[Stored items from a collection]
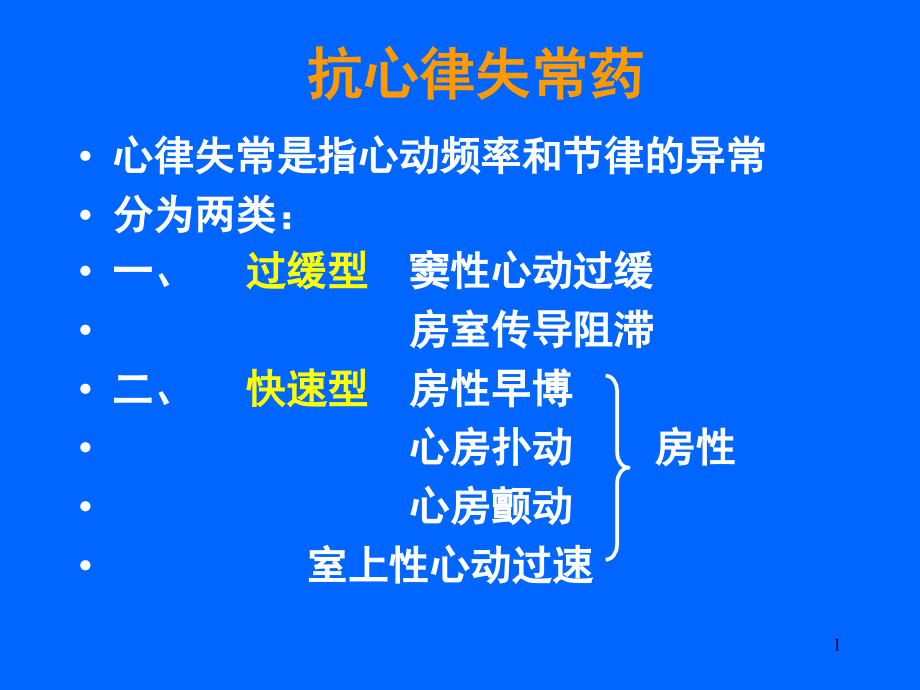 抗心律失常药

• 心律失常是指心动频率和节律的异常
• 分为两类：
• 一、 过缓型 窦性心动过缓
• 房室传导阻滞
• 二、 快速型 房性早博
• 心房扑动
• 心房颤动
• 室上性心动过速

房性

1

TASK DIRECTIONS: Exact reproduction of the entries above is required, with pictures excluded.

RESPONSE TO THE TASK:
 抗心律失常药

• 心律失常是指心动频率和节律的异常
• 分为两类：
• 一、 过缓型 窦性心动过缓
• 房室传导阻滞
• 二、 快速型 房性早博
• 心房扑动
• 心房颤动
• 室上性心动过速

房性

1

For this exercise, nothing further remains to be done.